I’m currently trying to prepare my data from a .csv for a multi-class classification task, for which I have 6 classes which are strings.

{'Coded_Text': Value(dtype='string', id=None),
 'Coded_Text_Length': Value(dtype='int64', id=None),
 'Label': Value(dtype='string', id=None)}

What is the most appropriate way to map these strings into ClassLabel objects?
I have attempted the solution in How to convert string labels into ClassLabel classes for custom set in pandas, but I encountered the following error.

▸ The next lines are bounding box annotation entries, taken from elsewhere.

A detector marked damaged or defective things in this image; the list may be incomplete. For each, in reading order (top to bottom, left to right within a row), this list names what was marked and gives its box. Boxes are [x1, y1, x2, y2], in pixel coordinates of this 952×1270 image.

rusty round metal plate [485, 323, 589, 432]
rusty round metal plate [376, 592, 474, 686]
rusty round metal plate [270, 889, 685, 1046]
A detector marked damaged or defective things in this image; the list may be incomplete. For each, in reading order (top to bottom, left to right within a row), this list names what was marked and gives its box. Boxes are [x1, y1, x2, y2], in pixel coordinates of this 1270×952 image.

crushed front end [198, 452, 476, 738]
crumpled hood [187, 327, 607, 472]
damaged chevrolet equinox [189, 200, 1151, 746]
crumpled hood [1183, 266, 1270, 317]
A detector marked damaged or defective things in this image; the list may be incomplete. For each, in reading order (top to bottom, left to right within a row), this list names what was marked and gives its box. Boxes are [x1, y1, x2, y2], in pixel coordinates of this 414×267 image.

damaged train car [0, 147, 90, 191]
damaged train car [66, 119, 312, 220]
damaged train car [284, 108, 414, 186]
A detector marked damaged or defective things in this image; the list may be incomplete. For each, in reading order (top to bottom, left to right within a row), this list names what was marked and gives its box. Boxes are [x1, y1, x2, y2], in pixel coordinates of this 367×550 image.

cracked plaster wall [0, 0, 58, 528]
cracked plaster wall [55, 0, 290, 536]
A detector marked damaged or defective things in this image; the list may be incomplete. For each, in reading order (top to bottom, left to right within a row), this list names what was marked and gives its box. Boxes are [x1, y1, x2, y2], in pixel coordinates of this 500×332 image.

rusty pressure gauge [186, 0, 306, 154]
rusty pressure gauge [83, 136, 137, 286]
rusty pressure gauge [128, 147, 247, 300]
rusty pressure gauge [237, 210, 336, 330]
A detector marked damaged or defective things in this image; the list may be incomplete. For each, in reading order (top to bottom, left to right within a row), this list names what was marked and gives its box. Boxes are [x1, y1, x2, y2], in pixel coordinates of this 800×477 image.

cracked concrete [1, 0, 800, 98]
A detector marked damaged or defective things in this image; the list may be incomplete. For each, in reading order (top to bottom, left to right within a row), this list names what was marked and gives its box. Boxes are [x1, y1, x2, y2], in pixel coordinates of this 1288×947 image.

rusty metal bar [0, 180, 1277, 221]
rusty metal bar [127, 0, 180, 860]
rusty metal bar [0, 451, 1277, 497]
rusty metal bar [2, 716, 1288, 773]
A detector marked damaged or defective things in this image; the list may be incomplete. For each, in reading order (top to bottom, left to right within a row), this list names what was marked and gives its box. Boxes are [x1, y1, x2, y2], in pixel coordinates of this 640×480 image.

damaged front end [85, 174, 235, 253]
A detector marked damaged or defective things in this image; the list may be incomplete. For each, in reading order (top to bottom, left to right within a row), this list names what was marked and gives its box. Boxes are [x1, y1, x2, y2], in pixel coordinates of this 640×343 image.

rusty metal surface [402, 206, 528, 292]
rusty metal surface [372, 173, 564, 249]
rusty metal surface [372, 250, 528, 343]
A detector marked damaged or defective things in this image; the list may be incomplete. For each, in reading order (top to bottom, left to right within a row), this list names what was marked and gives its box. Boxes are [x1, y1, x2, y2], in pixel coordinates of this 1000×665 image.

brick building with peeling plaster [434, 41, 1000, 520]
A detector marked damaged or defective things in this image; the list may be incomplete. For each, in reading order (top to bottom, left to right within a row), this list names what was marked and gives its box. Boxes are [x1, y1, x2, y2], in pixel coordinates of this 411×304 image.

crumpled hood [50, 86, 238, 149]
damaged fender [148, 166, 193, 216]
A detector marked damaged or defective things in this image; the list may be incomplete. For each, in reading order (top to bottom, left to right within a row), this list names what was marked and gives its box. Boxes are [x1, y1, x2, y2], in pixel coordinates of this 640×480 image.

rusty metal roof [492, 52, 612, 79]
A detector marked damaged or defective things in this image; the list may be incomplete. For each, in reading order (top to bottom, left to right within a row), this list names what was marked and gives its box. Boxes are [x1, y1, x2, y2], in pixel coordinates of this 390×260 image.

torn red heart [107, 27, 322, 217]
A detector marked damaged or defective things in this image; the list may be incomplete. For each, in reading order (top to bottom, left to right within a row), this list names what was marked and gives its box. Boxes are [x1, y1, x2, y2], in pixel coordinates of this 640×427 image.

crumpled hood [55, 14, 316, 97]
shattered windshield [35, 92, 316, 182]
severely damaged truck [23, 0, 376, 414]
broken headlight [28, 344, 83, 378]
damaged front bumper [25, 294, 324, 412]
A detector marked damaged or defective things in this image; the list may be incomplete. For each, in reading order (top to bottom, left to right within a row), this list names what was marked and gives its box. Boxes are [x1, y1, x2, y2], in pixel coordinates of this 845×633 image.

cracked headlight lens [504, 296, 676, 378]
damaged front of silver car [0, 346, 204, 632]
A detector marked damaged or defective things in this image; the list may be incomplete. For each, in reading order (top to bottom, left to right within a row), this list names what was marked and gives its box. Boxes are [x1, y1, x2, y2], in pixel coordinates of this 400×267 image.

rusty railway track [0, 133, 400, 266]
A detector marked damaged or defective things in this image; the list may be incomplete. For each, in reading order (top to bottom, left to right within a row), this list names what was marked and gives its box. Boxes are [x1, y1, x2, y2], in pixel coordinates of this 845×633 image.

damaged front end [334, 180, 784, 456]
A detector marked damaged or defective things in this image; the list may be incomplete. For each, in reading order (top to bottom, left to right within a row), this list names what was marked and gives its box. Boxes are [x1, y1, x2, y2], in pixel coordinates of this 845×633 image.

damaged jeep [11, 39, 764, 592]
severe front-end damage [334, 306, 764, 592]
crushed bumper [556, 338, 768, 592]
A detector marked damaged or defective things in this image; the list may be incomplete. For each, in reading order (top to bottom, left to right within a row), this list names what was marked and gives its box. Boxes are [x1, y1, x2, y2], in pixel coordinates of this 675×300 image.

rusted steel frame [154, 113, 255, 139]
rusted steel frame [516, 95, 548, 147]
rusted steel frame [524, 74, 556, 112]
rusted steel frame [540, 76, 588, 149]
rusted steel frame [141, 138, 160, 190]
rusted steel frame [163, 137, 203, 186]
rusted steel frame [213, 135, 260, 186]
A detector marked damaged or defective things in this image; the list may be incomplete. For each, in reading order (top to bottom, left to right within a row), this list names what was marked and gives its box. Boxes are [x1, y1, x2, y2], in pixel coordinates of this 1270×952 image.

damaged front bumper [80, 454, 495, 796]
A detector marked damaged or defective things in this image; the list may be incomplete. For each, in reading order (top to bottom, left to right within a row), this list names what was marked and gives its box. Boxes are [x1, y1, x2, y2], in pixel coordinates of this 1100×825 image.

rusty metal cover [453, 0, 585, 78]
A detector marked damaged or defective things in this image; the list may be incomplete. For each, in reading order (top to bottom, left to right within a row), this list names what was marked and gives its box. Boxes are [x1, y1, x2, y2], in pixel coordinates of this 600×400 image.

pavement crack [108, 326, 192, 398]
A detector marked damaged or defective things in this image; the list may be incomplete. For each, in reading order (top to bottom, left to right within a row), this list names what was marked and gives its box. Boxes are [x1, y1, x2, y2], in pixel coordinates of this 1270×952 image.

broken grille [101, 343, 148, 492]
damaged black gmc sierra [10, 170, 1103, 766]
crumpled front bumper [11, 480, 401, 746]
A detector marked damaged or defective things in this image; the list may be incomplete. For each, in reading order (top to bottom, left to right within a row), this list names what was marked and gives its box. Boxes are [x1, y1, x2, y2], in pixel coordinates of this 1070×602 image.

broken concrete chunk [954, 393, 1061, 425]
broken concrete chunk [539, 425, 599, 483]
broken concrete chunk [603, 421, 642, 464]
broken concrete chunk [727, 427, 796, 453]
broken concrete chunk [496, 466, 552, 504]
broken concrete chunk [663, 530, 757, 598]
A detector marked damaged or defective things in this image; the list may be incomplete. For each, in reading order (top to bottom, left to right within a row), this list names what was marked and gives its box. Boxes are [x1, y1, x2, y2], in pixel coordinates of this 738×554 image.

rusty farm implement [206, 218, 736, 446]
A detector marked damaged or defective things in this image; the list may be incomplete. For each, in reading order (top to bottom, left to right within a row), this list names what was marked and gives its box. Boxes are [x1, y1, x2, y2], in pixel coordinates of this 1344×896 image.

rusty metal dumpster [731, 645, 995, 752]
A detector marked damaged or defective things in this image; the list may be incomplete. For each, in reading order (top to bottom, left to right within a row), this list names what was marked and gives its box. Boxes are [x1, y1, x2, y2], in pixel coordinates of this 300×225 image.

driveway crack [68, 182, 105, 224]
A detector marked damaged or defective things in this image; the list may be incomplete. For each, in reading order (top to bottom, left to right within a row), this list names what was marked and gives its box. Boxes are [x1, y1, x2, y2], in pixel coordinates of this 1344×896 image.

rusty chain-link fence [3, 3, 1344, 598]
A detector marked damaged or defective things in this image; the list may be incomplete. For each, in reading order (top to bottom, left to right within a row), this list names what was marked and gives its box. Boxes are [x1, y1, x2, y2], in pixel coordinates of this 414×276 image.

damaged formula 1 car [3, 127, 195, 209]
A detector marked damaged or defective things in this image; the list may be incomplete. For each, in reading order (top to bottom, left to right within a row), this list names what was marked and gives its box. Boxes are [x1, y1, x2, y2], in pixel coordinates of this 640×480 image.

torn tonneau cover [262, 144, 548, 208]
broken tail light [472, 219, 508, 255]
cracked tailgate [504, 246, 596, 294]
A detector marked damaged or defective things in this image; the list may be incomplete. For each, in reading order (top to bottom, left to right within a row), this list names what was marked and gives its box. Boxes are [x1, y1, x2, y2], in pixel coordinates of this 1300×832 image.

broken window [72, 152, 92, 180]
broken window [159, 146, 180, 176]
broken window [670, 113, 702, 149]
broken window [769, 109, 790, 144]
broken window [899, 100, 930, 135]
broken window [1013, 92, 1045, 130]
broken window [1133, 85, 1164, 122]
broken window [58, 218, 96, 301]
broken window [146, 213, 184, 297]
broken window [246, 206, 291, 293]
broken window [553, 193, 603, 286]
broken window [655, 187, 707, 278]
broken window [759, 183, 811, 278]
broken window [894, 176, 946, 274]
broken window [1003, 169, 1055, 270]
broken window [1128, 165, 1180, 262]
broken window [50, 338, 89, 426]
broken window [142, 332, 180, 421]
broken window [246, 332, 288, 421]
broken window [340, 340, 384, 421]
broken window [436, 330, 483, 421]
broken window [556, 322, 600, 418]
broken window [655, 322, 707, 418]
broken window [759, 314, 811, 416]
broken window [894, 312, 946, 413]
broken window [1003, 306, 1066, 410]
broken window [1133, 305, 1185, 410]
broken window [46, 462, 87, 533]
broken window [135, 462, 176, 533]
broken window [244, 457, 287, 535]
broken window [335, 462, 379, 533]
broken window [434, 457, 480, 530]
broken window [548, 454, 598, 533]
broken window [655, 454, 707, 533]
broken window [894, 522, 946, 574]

ArrowInvalid: ("Could not convert 'training' with type str: tried to convert to int64", 'Conversion failed for column Label with type object')
3 Likes

Hi! You are getting this error most likely because the label training is not specified as a label in the names list of the ClassLabel feature. To avoid this error, I suggest you use class_encode_column instead, which will automatically find all the unique string values in the column:

from datasets import Dataset
dataset = Dataset.from_pandas(df)
dataset = dataset.class_encode_column("Label")
12 Likes

Thanks! That worked and was a lot cleaner than my alternative solution.

# Creating a ClassLabel Object
df = dataset["train"].to_pandas()
labels = df['label'].unique().tolist()
ClassLabels = ClassLabel(num_classes=len(labels), names=labels)

# Mapping Labels to IDs
def map_label2id(example):
    example['label'] = ClassLabels.str2int(example['label'])
    return example

dataset = dataset.map(map_label2id, batched=True)

# Casting label column to ClassLabel Object
dataset = dataset.cast_column('label', ClassLabels)
3 Likes

Hi,
I’m experimenting with the emotion dataset from manually downloaded files.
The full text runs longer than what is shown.